Devant une centaine de journalistes, venus uniquement pour cette nageuse exceptionnelle, Du Toit a affiché un large sourire et répété ce qu’elle n’a cessé de dire depuis sa qualification, acquise en mai : « Participer aux JO est un rêve devenu réalité. Ce message s’adresse à tout le monde : il faut travailler dur pour que vos rêves deviennent réalité », a souligné l’athlète, qui donne des cours de motivation dans les écoles et les églises sud-africaines.
Seizième, Du Toit a mis sa déception de côté pour penser, déjà , aux Jeux de Londres en 2012, où elle pourrait devenir le premier athlète handicapé à décrocher une médaille olympique depuis 1952 et l’or du tireur hongrois Karoly Takacs, amputé de la main droite.
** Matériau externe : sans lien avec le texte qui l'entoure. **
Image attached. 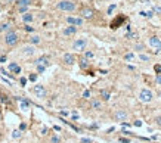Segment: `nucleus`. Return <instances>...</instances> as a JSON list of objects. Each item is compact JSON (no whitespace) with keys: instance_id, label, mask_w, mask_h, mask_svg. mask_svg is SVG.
Wrapping results in <instances>:
<instances>
[{"instance_id":"obj_1","label":"nucleus","mask_w":161,"mask_h":143,"mask_svg":"<svg viewBox=\"0 0 161 143\" xmlns=\"http://www.w3.org/2000/svg\"><path fill=\"white\" fill-rule=\"evenodd\" d=\"M56 9L62 12H74L77 11V3L72 0H59L56 3Z\"/></svg>"},{"instance_id":"obj_2","label":"nucleus","mask_w":161,"mask_h":143,"mask_svg":"<svg viewBox=\"0 0 161 143\" xmlns=\"http://www.w3.org/2000/svg\"><path fill=\"white\" fill-rule=\"evenodd\" d=\"M3 43L6 44V46H9V47H13V46H16V44L19 43V34L16 33V31H9V33L5 34V37H3Z\"/></svg>"},{"instance_id":"obj_3","label":"nucleus","mask_w":161,"mask_h":143,"mask_svg":"<svg viewBox=\"0 0 161 143\" xmlns=\"http://www.w3.org/2000/svg\"><path fill=\"white\" fill-rule=\"evenodd\" d=\"M87 43H89V40H87L86 37L75 38V40L72 42V44H71V49H72V50H77V52H84L86 47H87Z\"/></svg>"},{"instance_id":"obj_4","label":"nucleus","mask_w":161,"mask_h":143,"mask_svg":"<svg viewBox=\"0 0 161 143\" xmlns=\"http://www.w3.org/2000/svg\"><path fill=\"white\" fill-rule=\"evenodd\" d=\"M31 91H33V95H34L35 98H39V99H46V96H47L46 87L42 86V84H35V86H33Z\"/></svg>"},{"instance_id":"obj_5","label":"nucleus","mask_w":161,"mask_h":143,"mask_svg":"<svg viewBox=\"0 0 161 143\" xmlns=\"http://www.w3.org/2000/svg\"><path fill=\"white\" fill-rule=\"evenodd\" d=\"M152 99H154V95H152V91H151L149 88H142V90L139 91V100H140V102L149 103Z\"/></svg>"},{"instance_id":"obj_6","label":"nucleus","mask_w":161,"mask_h":143,"mask_svg":"<svg viewBox=\"0 0 161 143\" xmlns=\"http://www.w3.org/2000/svg\"><path fill=\"white\" fill-rule=\"evenodd\" d=\"M35 52H37L35 46H31V44H25V46L21 47V55L25 56V58H31V56H34Z\"/></svg>"},{"instance_id":"obj_7","label":"nucleus","mask_w":161,"mask_h":143,"mask_svg":"<svg viewBox=\"0 0 161 143\" xmlns=\"http://www.w3.org/2000/svg\"><path fill=\"white\" fill-rule=\"evenodd\" d=\"M65 22L68 24V25H71V27H81L83 24H84V19L83 18H80V16H67L65 18Z\"/></svg>"},{"instance_id":"obj_8","label":"nucleus","mask_w":161,"mask_h":143,"mask_svg":"<svg viewBox=\"0 0 161 143\" xmlns=\"http://www.w3.org/2000/svg\"><path fill=\"white\" fill-rule=\"evenodd\" d=\"M15 99L19 102V108H21L22 111H28V109H30V106H31V102H30V99L22 98V96H16Z\"/></svg>"},{"instance_id":"obj_9","label":"nucleus","mask_w":161,"mask_h":143,"mask_svg":"<svg viewBox=\"0 0 161 143\" xmlns=\"http://www.w3.org/2000/svg\"><path fill=\"white\" fill-rule=\"evenodd\" d=\"M112 118H114L115 121H120V122H124L127 118V112L124 109H117L112 114Z\"/></svg>"},{"instance_id":"obj_10","label":"nucleus","mask_w":161,"mask_h":143,"mask_svg":"<svg viewBox=\"0 0 161 143\" xmlns=\"http://www.w3.org/2000/svg\"><path fill=\"white\" fill-rule=\"evenodd\" d=\"M33 64H34L35 66H37V65L49 66V64H50V56H47V55H42V56H39V58L35 59Z\"/></svg>"},{"instance_id":"obj_11","label":"nucleus","mask_w":161,"mask_h":143,"mask_svg":"<svg viewBox=\"0 0 161 143\" xmlns=\"http://www.w3.org/2000/svg\"><path fill=\"white\" fill-rule=\"evenodd\" d=\"M62 62L68 66L74 65V64H75V55H74V53H69V52L68 53H64V56H62Z\"/></svg>"},{"instance_id":"obj_12","label":"nucleus","mask_w":161,"mask_h":143,"mask_svg":"<svg viewBox=\"0 0 161 143\" xmlns=\"http://www.w3.org/2000/svg\"><path fill=\"white\" fill-rule=\"evenodd\" d=\"M80 18H83V19H92L93 15H95V12H93L92 8H83L80 12Z\"/></svg>"},{"instance_id":"obj_13","label":"nucleus","mask_w":161,"mask_h":143,"mask_svg":"<svg viewBox=\"0 0 161 143\" xmlns=\"http://www.w3.org/2000/svg\"><path fill=\"white\" fill-rule=\"evenodd\" d=\"M8 69H9V72H11V74H21V72H22L21 65H18L16 62H11V64L8 65Z\"/></svg>"},{"instance_id":"obj_14","label":"nucleus","mask_w":161,"mask_h":143,"mask_svg":"<svg viewBox=\"0 0 161 143\" xmlns=\"http://www.w3.org/2000/svg\"><path fill=\"white\" fill-rule=\"evenodd\" d=\"M27 42H28V44H31V46H39V44H42V37L37 35V34H33V35H30L27 38Z\"/></svg>"},{"instance_id":"obj_15","label":"nucleus","mask_w":161,"mask_h":143,"mask_svg":"<svg viewBox=\"0 0 161 143\" xmlns=\"http://www.w3.org/2000/svg\"><path fill=\"white\" fill-rule=\"evenodd\" d=\"M74 34H77V27H65L64 30H62V35L64 37H71V35H74Z\"/></svg>"},{"instance_id":"obj_16","label":"nucleus","mask_w":161,"mask_h":143,"mask_svg":"<svg viewBox=\"0 0 161 143\" xmlns=\"http://www.w3.org/2000/svg\"><path fill=\"white\" fill-rule=\"evenodd\" d=\"M149 46H152V47H155L157 50H161V38L160 37H157V35H154V37H151L149 38Z\"/></svg>"},{"instance_id":"obj_17","label":"nucleus","mask_w":161,"mask_h":143,"mask_svg":"<svg viewBox=\"0 0 161 143\" xmlns=\"http://www.w3.org/2000/svg\"><path fill=\"white\" fill-rule=\"evenodd\" d=\"M21 19H22V22L25 24V25H30L31 22L34 21V15H33L31 12H27V13L21 15Z\"/></svg>"},{"instance_id":"obj_18","label":"nucleus","mask_w":161,"mask_h":143,"mask_svg":"<svg viewBox=\"0 0 161 143\" xmlns=\"http://www.w3.org/2000/svg\"><path fill=\"white\" fill-rule=\"evenodd\" d=\"M99 96H101V100L108 102V100L111 99V91H109V90H106V88H102V90L99 91Z\"/></svg>"},{"instance_id":"obj_19","label":"nucleus","mask_w":161,"mask_h":143,"mask_svg":"<svg viewBox=\"0 0 161 143\" xmlns=\"http://www.w3.org/2000/svg\"><path fill=\"white\" fill-rule=\"evenodd\" d=\"M90 106H92V109L101 111L102 109V100L101 99H92L90 100Z\"/></svg>"},{"instance_id":"obj_20","label":"nucleus","mask_w":161,"mask_h":143,"mask_svg":"<svg viewBox=\"0 0 161 143\" xmlns=\"http://www.w3.org/2000/svg\"><path fill=\"white\" fill-rule=\"evenodd\" d=\"M12 31V24L11 22H2L0 24V33H9Z\"/></svg>"},{"instance_id":"obj_21","label":"nucleus","mask_w":161,"mask_h":143,"mask_svg":"<svg viewBox=\"0 0 161 143\" xmlns=\"http://www.w3.org/2000/svg\"><path fill=\"white\" fill-rule=\"evenodd\" d=\"M0 102H2L3 105H9V102H11V98H9L6 93L0 91Z\"/></svg>"},{"instance_id":"obj_22","label":"nucleus","mask_w":161,"mask_h":143,"mask_svg":"<svg viewBox=\"0 0 161 143\" xmlns=\"http://www.w3.org/2000/svg\"><path fill=\"white\" fill-rule=\"evenodd\" d=\"M16 8H19V6H27V8H30V5H31V0H16Z\"/></svg>"},{"instance_id":"obj_23","label":"nucleus","mask_w":161,"mask_h":143,"mask_svg":"<svg viewBox=\"0 0 161 143\" xmlns=\"http://www.w3.org/2000/svg\"><path fill=\"white\" fill-rule=\"evenodd\" d=\"M11 137L13 140H16V139H21L22 137V131H19V130H13L11 134Z\"/></svg>"},{"instance_id":"obj_24","label":"nucleus","mask_w":161,"mask_h":143,"mask_svg":"<svg viewBox=\"0 0 161 143\" xmlns=\"http://www.w3.org/2000/svg\"><path fill=\"white\" fill-rule=\"evenodd\" d=\"M79 64H80L81 69H86V68L89 66V61H87V59H84V58H81V59H80V62H79Z\"/></svg>"},{"instance_id":"obj_25","label":"nucleus","mask_w":161,"mask_h":143,"mask_svg":"<svg viewBox=\"0 0 161 143\" xmlns=\"http://www.w3.org/2000/svg\"><path fill=\"white\" fill-rule=\"evenodd\" d=\"M62 140H61V137L58 136V134H52L50 136V143H61Z\"/></svg>"},{"instance_id":"obj_26","label":"nucleus","mask_w":161,"mask_h":143,"mask_svg":"<svg viewBox=\"0 0 161 143\" xmlns=\"http://www.w3.org/2000/svg\"><path fill=\"white\" fill-rule=\"evenodd\" d=\"M18 81H19V86H21V87H25V86H27V83H28V78H27V77H19Z\"/></svg>"},{"instance_id":"obj_27","label":"nucleus","mask_w":161,"mask_h":143,"mask_svg":"<svg viewBox=\"0 0 161 143\" xmlns=\"http://www.w3.org/2000/svg\"><path fill=\"white\" fill-rule=\"evenodd\" d=\"M93 52H90V50H84V56H83V58H84V59H87V61H89V59H92L93 58Z\"/></svg>"},{"instance_id":"obj_28","label":"nucleus","mask_w":161,"mask_h":143,"mask_svg":"<svg viewBox=\"0 0 161 143\" xmlns=\"http://www.w3.org/2000/svg\"><path fill=\"white\" fill-rule=\"evenodd\" d=\"M46 68H47V66H45V65H37V66H35V69H37V74H43V72L46 71Z\"/></svg>"},{"instance_id":"obj_29","label":"nucleus","mask_w":161,"mask_h":143,"mask_svg":"<svg viewBox=\"0 0 161 143\" xmlns=\"http://www.w3.org/2000/svg\"><path fill=\"white\" fill-rule=\"evenodd\" d=\"M16 11H18V13L24 15V13H27V12H28V8H27V6H19V8H16Z\"/></svg>"},{"instance_id":"obj_30","label":"nucleus","mask_w":161,"mask_h":143,"mask_svg":"<svg viewBox=\"0 0 161 143\" xmlns=\"http://www.w3.org/2000/svg\"><path fill=\"white\" fill-rule=\"evenodd\" d=\"M140 15H142V16H145V18H152V16H154V12H151V11H148V12H140Z\"/></svg>"},{"instance_id":"obj_31","label":"nucleus","mask_w":161,"mask_h":143,"mask_svg":"<svg viewBox=\"0 0 161 143\" xmlns=\"http://www.w3.org/2000/svg\"><path fill=\"white\" fill-rule=\"evenodd\" d=\"M90 96H92L90 90H84L83 91V99H90Z\"/></svg>"},{"instance_id":"obj_32","label":"nucleus","mask_w":161,"mask_h":143,"mask_svg":"<svg viewBox=\"0 0 161 143\" xmlns=\"http://www.w3.org/2000/svg\"><path fill=\"white\" fill-rule=\"evenodd\" d=\"M133 58H135V53L129 52V53H126V55H124V61H132Z\"/></svg>"},{"instance_id":"obj_33","label":"nucleus","mask_w":161,"mask_h":143,"mask_svg":"<svg viewBox=\"0 0 161 143\" xmlns=\"http://www.w3.org/2000/svg\"><path fill=\"white\" fill-rule=\"evenodd\" d=\"M24 30H25L27 33H34V31H35V28H34V27H31V25H25V27H24Z\"/></svg>"},{"instance_id":"obj_34","label":"nucleus","mask_w":161,"mask_h":143,"mask_svg":"<svg viewBox=\"0 0 161 143\" xmlns=\"http://www.w3.org/2000/svg\"><path fill=\"white\" fill-rule=\"evenodd\" d=\"M28 80H30V81H33V83H35V81H37V72L30 74V75H28Z\"/></svg>"},{"instance_id":"obj_35","label":"nucleus","mask_w":161,"mask_h":143,"mask_svg":"<svg viewBox=\"0 0 161 143\" xmlns=\"http://www.w3.org/2000/svg\"><path fill=\"white\" fill-rule=\"evenodd\" d=\"M115 9H117V5H111V6L108 8V11H106V13H108V15H111V13H112V12H114Z\"/></svg>"},{"instance_id":"obj_36","label":"nucleus","mask_w":161,"mask_h":143,"mask_svg":"<svg viewBox=\"0 0 161 143\" xmlns=\"http://www.w3.org/2000/svg\"><path fill=\"white\" fill-rule=\"evenodd\" d=\"M139 59H140V61H143V62H146V61H149V56L142 53V55H139Z\"/></svg>"},{"instance_id":"obj_37","label":"nucleus","mask_w":161,"mask_h":143,"mask_svg":"<svg viewBox=\"0 0 161 143\" xmlns=\"http://www.w3.org/2000/svg\"><path fill=\"white\" fill-rule=\"evenodd\" d=\"M18 130L24 133L25 130H27V124H25V122H21V124H19V128H18Z\"/></svg>"},{"instance_id":"obj_38","label":"nucleus","mask_w":161,"mask_h":143,"mask_svg":"<svg viewBox=\"0 0 161 143\" xmlns=\"http://www.w3.org/2000/svg\"><path fill=\"white\" fill-rule=\"evenodd\" d=\"M47 131H49V128H47V127H42V128H40V134H42V136H46Z\"/></svg>"},{"instance_id":"obj_39","label":"nucleus","mask_w":161,"mask_h":143,"mask_svg":"<svg viewBox=\"0 0 161 143\" xmlns=\"http://www.w3.org/2000/svg\"><path fill=\"white\" fill-rule=\"evenodd\" d=\"M81 143H93V140L89 139V137H83V139H81Z\"/></svg>"},{"instance_id":"obj_40","label":"nucleus","mask_w":161,"mask_h":143,"mask_svg":"<svg viewBox=\"0 0 161 143\" xmlns=\"http://www.w3.org/2000/svg\"><path fill=\"white\" fill-rule=\"evenodd\" d=\"M8 61V56L6 55H0V64H3V62H6Z\"/></svg>"},{"instance_id":"obj_41","label":"nucleus","mask_w":161,"mask_h":143,"mask_svg":"<svg viewBox=\"0 0 161 143\" xmlns=\"http://www.w3.org/2000/svg\"><path fill=\"white\" fill-rule=\"evenodd\" d=\"M155 81H157V84H160V86H161V74H157V77H155Z\"/></svg>"},{"instance_id":"obj_42","label":"nucleus","mask_w":161,"mask_h":143,"mask_svg":"<svg viewBox=\"0 0 161 143\" xmlns=\"http://www.w3.org/2000/svg\"><path fill=\"white\" fill-rule=\"evenodd\" d=\"M3 3H6V5H12V3H16V0H3Z\"/></svg>"},{"instance_id":"obj_43","label":"nucleus","mask_w":161,"mask_h":143,"mask_svg":"<svg viewBox=\"0 0 161 143\" xmlns=\"http://www.w3.org/2000/svg\"><path fill=\"white\" fill-rule=\"evenodd\" d=\"M133 125H135V127H140V125H142V121H139V120H138V121L133 122Z\"/></svg>"},{"instance_id":"obj_44","label":"nucleus","mask_w":161,"mask_h":143,"mask_svg":"<svg viewBox=\"0 0 161 143\" xmlns=\"http://www.w3.org/2000/svg\"><path fill=\"white\" fill-rule=\"evenodd\" d=\"M129 142H130V140H129V139H124V137L120 139V143H129Z\"/></svg>"},{"instance_id":"obj_45","label":"nucleus","mask_w":161,"mask_h":143,"mask_svg":"<svg viewBox=\"0 0 161 143\" xmlns=\"http://www.w3.org/2000/svg\"><path fill=\"white\" fill-rule=\"evenodd\" d=\"M154 12H155V13H161V8L155 6V8H154Z\"/></svg>"},{"instance_id":"obj_46","label":"nucleus","mask_w":161,"mask_h":143,"mask_svg":"<svg viewBox=\"0 0 161 143\" xmlns=\"http://www.w3.org/2000/svg\"><path fill=\"white\" fill-rule=\"evenodd\" d=\"M155 71L160 74V72H161V65H155Z\"/></svg>"},{"instance_id":"obj_47","label":"nucleus","mask_w":161,"mask_h":143,"mask_svg":"<svg viewBox=\"0 0 161 143\" xmlns=\"http://www.w3.org/2000/svg\"><path fill=\"white\" fill-rule=\"evenodd\" d=\"M53 130H55V131H61V130H62V128H61V127H59V125H53Z\"/></svg>"},{"instance_id":"obj_48","label":"nucleus","mask_w":161,"mask_h":143,"mask_svg":"<svg viewBox=\"0 0 161 143\" xmlns=\"http://www.w3.org/2000/svg\"><path fill=\"white\" fill-rule=\"evenodd\" d=\"M61 115H62V117H67V115H68V111H61Z\"/></svg>"},{"instance_id":"obj_49","label":"nucleus","mask_w":161,"mask_h":143,"mask_svg":"<svg viewBox=\"0 0 161 143\" xmlns=\"http://www.w3.org/2000/svg\"><path fill=\"white\" fill-rule=\"evenodd\" d=\"M157 125H160V127H161V117L157 118Z\"/></svg>"},{"instance_id":"obj_50","label":"nucleus","mask_w":161,"mask_h":143,"mask_svg":"<svg viewBox=\"0 0 161 143\" xmlns=\"http://www.w3.org/2000/svg\"><path fill=\"white\" fill-rule=\"evenodd\" d=\"M3 121V112H2V109H0V122Z\"/></svg>"},{"instance_id":"obj_51","label":"nucleus","mask_w":161,"mask_h":143,"mask_svg":"<svg viewBox=\"0 0 161 143\" xmlns=\"http://www.w3.org/2000/svg\"><path fill=\"white\" fill-rule=\"evenodd\" d=\"M136 49H138V50H140V49H143V46H142V44H138V46H136Z\"/></svg>"},{"instance_id":"obj_52","label":"nucleus","mask_w":161,"mask_h":143,"mask_svg":"<svg viewBox=\"0 0 161 143\" xmlns=\"http://www.w3.org/2000/svg\"><path fill=\"white\" fill-rule=\"evenodd\" d=\"M2 9H3V6H2V5H0V12H2Z\"/></svg>"},{"instance_id":"obj_53","label":"nucleus","mask_w":161,"mask_h":143,"mask_svg":"<svg viewBox=\"0 0 161 143\" xmlns=\"http://www.w3.org/2000/svg\"><path fill=\"white\" fill-rule=\"evenodd\" d=\"M61 143H65V142H61Z\"/></svg>"}]
</instances>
Un nouveau défi pour la nageuse de 24 ans, qui vient d’accomplir en Chine un rêve d’enfant qu’elle poursuit depuis l’âge de six ans et qu’elle n’a jamais abandonné, malgré le tragique accident de la route qui lui a coûté sa jambe gauche. Elle venait d’avoir 17 ans lorsqu’une voiture a percuté le scooter sur lequel elle circulait, alors qu’elle quittait l’entraînement pour aller à l’école, au Cap.
La brasse avant le fond
Les médecins ont dû se résoudre à procéder à une amputation à hauteur du genou. Trois mois plus tard, la graine de championne reprenait l’entraînement dans la douleur mais avec foi en son destin. En 1998, elle s’était qualifiée pour les Jeux du Commonwealth et avait manqué de peu sa qualification pour les JO 2000. Quelques mois plus tard, c’est l’accident. En 2001, elle repart de zéro et s’essaye d’abord à la brasse, mais son handicap ne lui permet pas de nager correctement. Elle s’oriente alors vers les distances de fond, où le travail des jambes est moins important.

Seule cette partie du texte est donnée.